Ülke kaynaklarının, yurttaşların ihtiyaçlarına değil, savaşçı politikalara ve saray rejiminin sürmesi İçin güvenlik harcamalarına ayrıldığı ifade edilen açıklamada, “Savunma Bakanlığı’na, İçişleri Bakanlığı’na, Jandarma Genel Komutanlığı’na, Sahil Güvenlik Komutanlığı’na, doğrudan Saray'a bağlı Milli İstihbarat Teşkilatı’na, İletişim Başkanlığı’na, Savunma Sanayi Başkanlığı'na 150 milyar liradan fazla kaynak ayrıldı.  Üstelik bu kurumlar ‘ödenek üstü harcama’ ve ek ödenek talep etmede bütün bakanlıklardan öndeler. 2021 yılı için ayrılan Milli Savuma Bakanlığı bütçesi, Adalet, Çevre ve Şehircilik, Enerji ve Tabi Kaynaklar, Gençlik ve Spor, Dışişleri, Tarım ve Orman, Ticaret, Ulaştırma ve Altyapı, Sanayi ve Teknoloji bakanlıkları olmak üzere 9 bakanlığın bütçesini geride bıraktı. Ülke içinde güvenlik devleti ve dış ilişkilerde savaş politikaları, Milli İstihbarat Teşkilatını büyüttü; istihbaratın yanı sıra operasyonel bir örgüte dönüştürdü. Yeni Bütçesi birçok bakanlığı aşan Diyanet İşleri Bakanlığı da bu değişimden payını alarak ideolojik bir aygıt halini aldı” denildi.

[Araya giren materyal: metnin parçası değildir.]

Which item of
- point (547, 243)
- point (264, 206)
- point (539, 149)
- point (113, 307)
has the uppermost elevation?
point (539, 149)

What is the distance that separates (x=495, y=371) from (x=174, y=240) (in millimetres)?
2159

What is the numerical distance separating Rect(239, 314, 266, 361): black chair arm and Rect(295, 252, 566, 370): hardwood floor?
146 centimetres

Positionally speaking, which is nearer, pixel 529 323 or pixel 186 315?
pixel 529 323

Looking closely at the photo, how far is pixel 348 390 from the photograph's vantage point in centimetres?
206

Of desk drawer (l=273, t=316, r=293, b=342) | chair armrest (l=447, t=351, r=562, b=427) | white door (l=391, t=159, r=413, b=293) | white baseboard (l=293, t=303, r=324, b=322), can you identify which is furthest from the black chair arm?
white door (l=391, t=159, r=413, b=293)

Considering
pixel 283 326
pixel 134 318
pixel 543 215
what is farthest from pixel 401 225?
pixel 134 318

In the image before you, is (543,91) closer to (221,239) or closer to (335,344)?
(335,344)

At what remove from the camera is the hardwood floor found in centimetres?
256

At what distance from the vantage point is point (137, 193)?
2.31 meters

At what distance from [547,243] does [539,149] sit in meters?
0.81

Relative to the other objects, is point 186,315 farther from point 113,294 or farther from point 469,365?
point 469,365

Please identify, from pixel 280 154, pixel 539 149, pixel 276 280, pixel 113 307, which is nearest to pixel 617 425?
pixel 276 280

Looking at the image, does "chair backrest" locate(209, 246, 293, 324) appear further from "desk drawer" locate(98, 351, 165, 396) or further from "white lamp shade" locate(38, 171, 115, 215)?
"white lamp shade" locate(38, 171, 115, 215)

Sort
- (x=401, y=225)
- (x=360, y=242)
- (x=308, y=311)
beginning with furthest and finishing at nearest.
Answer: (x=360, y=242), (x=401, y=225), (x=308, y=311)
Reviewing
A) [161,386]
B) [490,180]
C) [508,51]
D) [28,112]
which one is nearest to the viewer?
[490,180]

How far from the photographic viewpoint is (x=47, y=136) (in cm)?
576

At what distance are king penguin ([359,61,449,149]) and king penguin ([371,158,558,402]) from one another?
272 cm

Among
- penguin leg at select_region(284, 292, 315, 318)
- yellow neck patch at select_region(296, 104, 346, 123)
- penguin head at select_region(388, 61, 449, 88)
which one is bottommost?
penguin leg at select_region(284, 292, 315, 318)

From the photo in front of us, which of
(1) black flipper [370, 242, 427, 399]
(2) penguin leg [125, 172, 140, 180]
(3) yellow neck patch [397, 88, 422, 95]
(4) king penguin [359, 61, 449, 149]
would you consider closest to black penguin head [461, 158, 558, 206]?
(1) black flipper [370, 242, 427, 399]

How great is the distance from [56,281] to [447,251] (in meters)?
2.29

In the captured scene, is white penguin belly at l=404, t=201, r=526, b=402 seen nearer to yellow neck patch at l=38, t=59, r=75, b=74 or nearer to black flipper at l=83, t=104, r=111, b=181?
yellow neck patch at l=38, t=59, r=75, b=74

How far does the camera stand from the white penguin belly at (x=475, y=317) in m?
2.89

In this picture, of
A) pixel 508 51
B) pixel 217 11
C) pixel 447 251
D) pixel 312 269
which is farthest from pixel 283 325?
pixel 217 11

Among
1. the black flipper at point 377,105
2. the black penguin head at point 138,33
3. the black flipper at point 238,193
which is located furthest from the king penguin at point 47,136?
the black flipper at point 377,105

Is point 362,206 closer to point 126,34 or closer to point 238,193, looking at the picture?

‘KAYNAKLAR SARAY İÇİN KULLANILIYOR’

Halkın sağladığı milyarlarca liranın iç güvenliğe aktarılarak, halkın demokratik ifade hakkını engellemek ve saray rejiminin iktidarda kalmasını sağlamak için kullanıldığına dikkat çekilen açıklamada, “Bu kaynaklar, haklarını arayan maden işçilerine, nehirlerini, ormanlarını savunan köylülere, eşit yurttaşlık ve anadilinde yaşam ve yerel demokrasi talep eden Kürt halkına uygulanan zalimce, baskıcı, hukuk dışı uygulamalara, demokrasi güçlerine yapılan polis operasyonlarına aktarılıyor. Halkın vergileri gösteri yapanlara biber gazı, daha fazla polis, özel hayatın bekçiler yoluyla kontrolü olarak geri dönüyor. Geçtiğimiz aylarda helikopterden atılarak linç edilen Servet Turgut ve Osman Şiban cezasızlık politikalarıyla, İçişleri bakanının koruması altında denetimsizce kullanılan bu kaynaklarla zulme ve ölüme maruz kaldı” ifadeleri kullanıldı.

‘TÜM OPERASYONLAR DURSUN’

İçte ve dışta savaş ve güvenlik politikalarının büyük yıkımlara neden olduğu belirtilen açıklamada, “Bu savaşçı politikalar yalnızca büyük toplumsal kaynakları savaş sanayine aktarmıyor, sürekli yeni işgalleri ve savaş siyasetlerini zorunlu kılıyor. Ülkeyi yıkıma, bilinmezliğe ve uçuruma sürükleyerek toplum için büyük bir tehdit oluşturuyor. Halkın; salgından ölümlerle, hastalıkla, işsizlikle, yoksullukla boğuştuğu bu çoklu kriz koşullarında, ülkeyi uçuruma sürükleyen İhvancı, yayılmacı, saldırgan dış politikaya son verilmelidir. İçerde ve dışarıda bütün operasyonlar durdurulmalıdır. Savaşa, silaha, ölüme, yıkıma, yandaş savaş sermayesi yaratmaya, halkın demokratik taleplerini zor gücüyle boğmaya ayrılan kaynaklar salgını önlemeye, yurttaşlara doğrudan gelir desteğine, yurttaşların sağlık, eğitim, barınma, beslenme, ulaşım ihtiyaçlarına aktarılmalıdır” diye belirtildi.